Träume

Schlechte Träume – Mein wirrer Kopf, Teil 2

Am 24.03. und 25.03. hatte ich nachts recht skurrile Albträume. An alles kann ich mich nicht mehr genau erinnern, aber das, was ich noch weiß, ist schon verwirrend genug. Man kann die Träume natürlich wieder auf meinen Vampirbuch-Konsum und den Horrorfilmen (und anderen Filmen) schieben, aber gerade in der Woche hatte ich nichts dergleichen gelesen und saß auch nicht sehr oft vor dem Fernseher… (Vielleicht war es aber auch gerade der Entzug der mich auf so was gebracht hat…)

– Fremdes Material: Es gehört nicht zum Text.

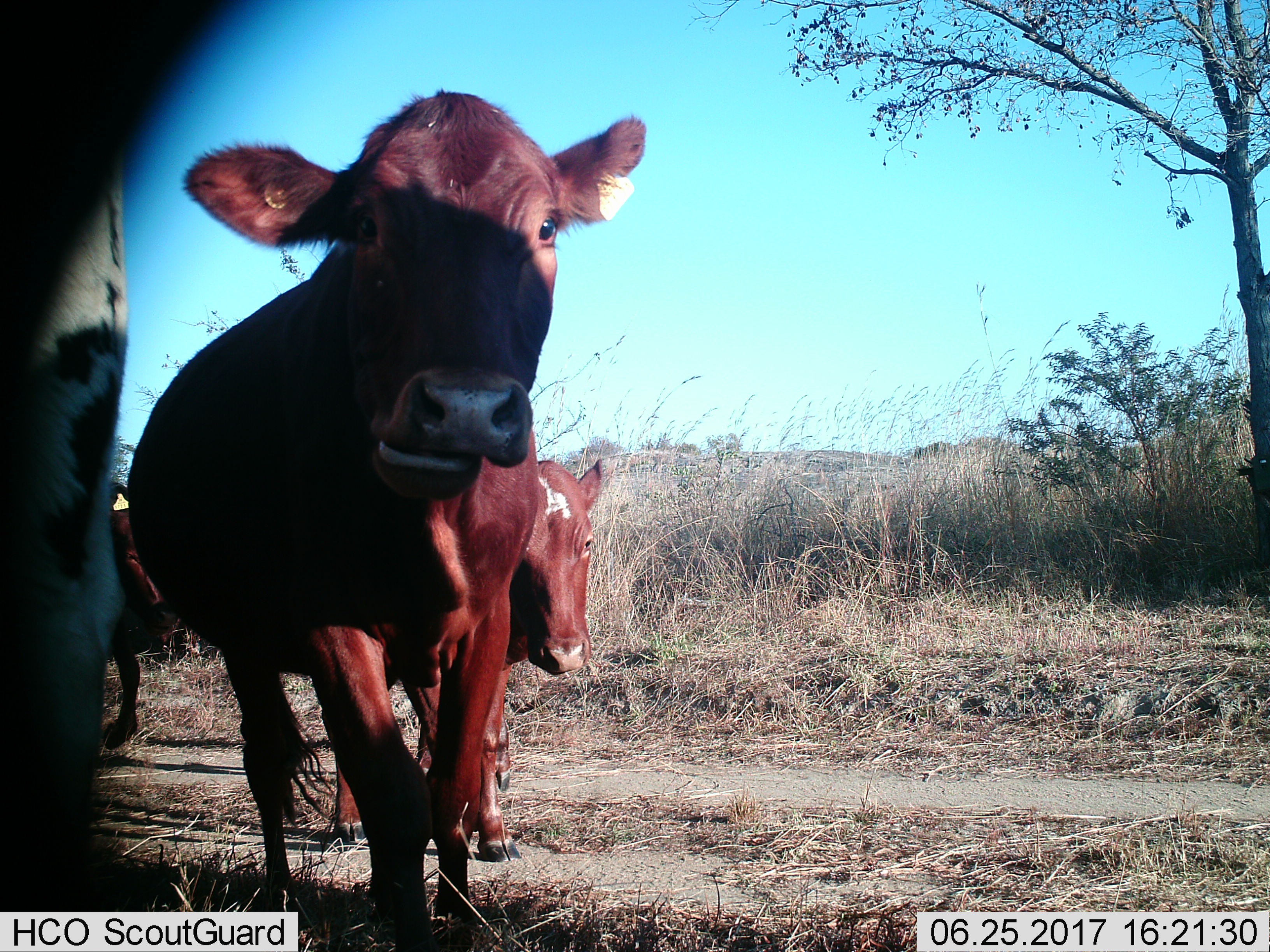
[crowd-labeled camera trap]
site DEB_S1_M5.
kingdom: Animalia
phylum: Chordata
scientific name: Vertebrata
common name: domestic animal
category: domesticanimal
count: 4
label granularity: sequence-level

Vom 24.03 zum 25.03. hatte ich zwei Träume. An den ersten kann ich mich kaum noch erinnern. Nur war alles irgendwie sehr dunkel. Ich weiß, dass ich zu unserer äußeren Kellertür gegangen war, weil ich dort Verwandte in schwarzen Kutten rumlaufen sehen habe. Als ich dort angekommen bin hab ich gesehen dass sie einen seit Jahren verstorbenen Onkel ausgegraben hatten um ihn einzubalsamieren und im Keller eine Krypta für ihn zu bauen. Und ich fand das überhaupt nicht beunruhigend.

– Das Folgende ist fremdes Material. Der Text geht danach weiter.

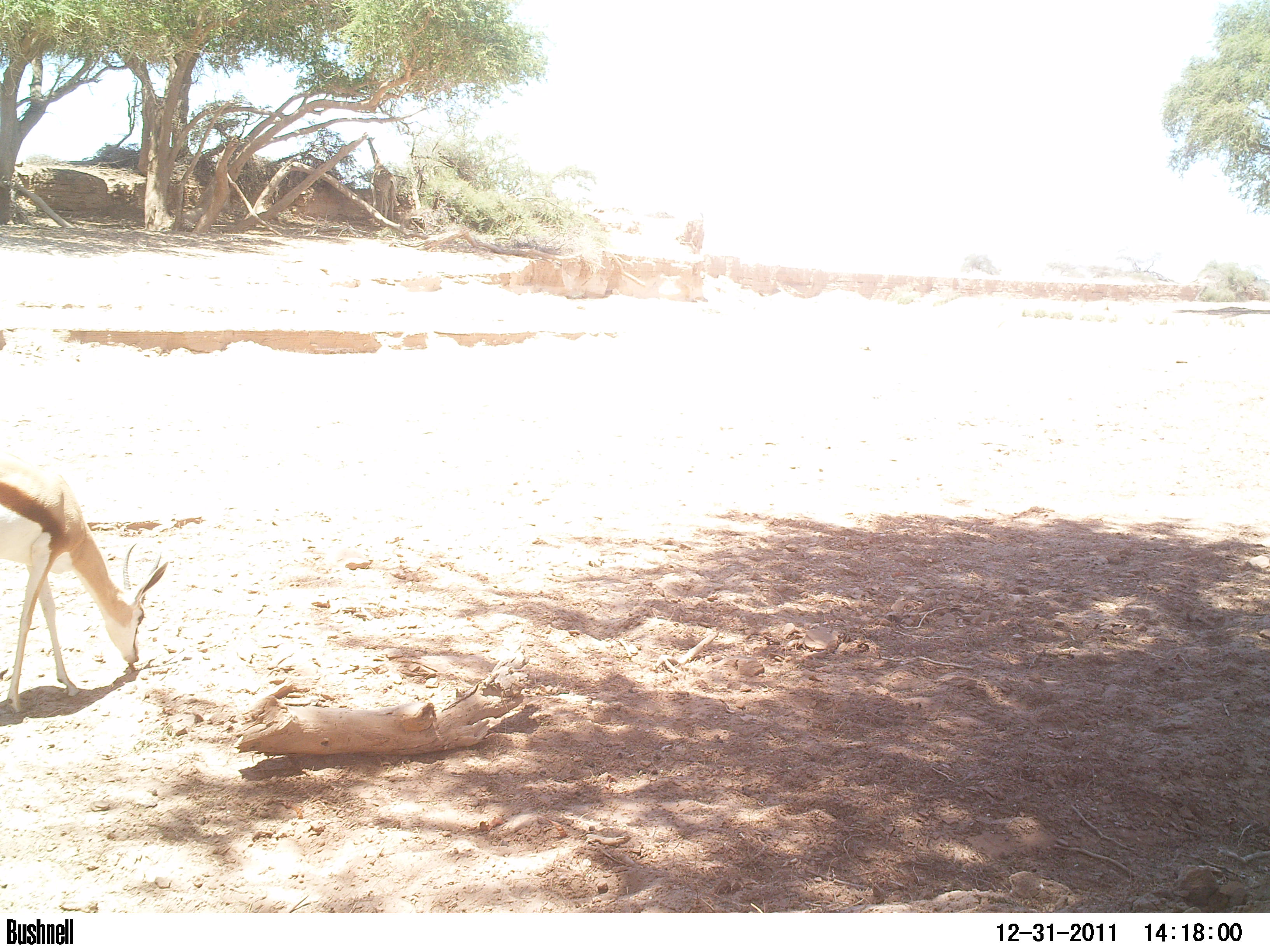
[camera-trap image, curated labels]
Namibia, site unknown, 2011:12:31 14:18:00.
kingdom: Animalia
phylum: Chordata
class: Mammalia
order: Artiodactyla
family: Bovidae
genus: Antidorcas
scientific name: Antidorcas marsupialis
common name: springbok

Dann bin ich aufgewacht, aber bald wieder eingeschlafen. Dann hab ich geträumt, dass es eine Art Vampirmafia bei uns gäbe, die hinter mir her wäre. Ich hatte zwar auch Freunde bei mir, doch richtig vertraut habe ich in dem Traum keinem. Ich hatte nur immer so ein Gefühl von Gefahr… Irgendwie haben die sich auf einer Art Parkplatz bei unserer Kirche versammelt und es wurden Opfer gebracht… Und ich bin immerzu abgehauen und hab versucht irgendwie zu entkommen. Zwischendrin hab ich mit einer Frau geschlafen, wobei uns einer der Killer (klein, dick, hässlich) zugeschaut hat, was ich als die Person im Traum aber nicht wusste, aber irgendwie als ich selbst doch wusste… und irgendwie hat ein Vampir den dann getötet, der was von mir wollte, und dem wollte ich dann vertrauen aber eigentlich war er ja einer der Bösen… Wir kämpften dann gegen die anderen und es gab viel Blut. Irgendwie war der Traum auch total wirr. Und ich bin zwischendrin immer wieder aufgewacht, hab aber kurz danach an der Stelle weitergeträumt wo ich stehen geblieben war.
Heute ist mir dann erstmal aufgefallen, dass an der Stelle, wo im Traum der Parkplatz bzw. die Zentrale der Vampire war, im richtigen Leben unser Friedhof ist. Das ist mir aber erst eingefallen, als ich heute daran vorbei fuhr.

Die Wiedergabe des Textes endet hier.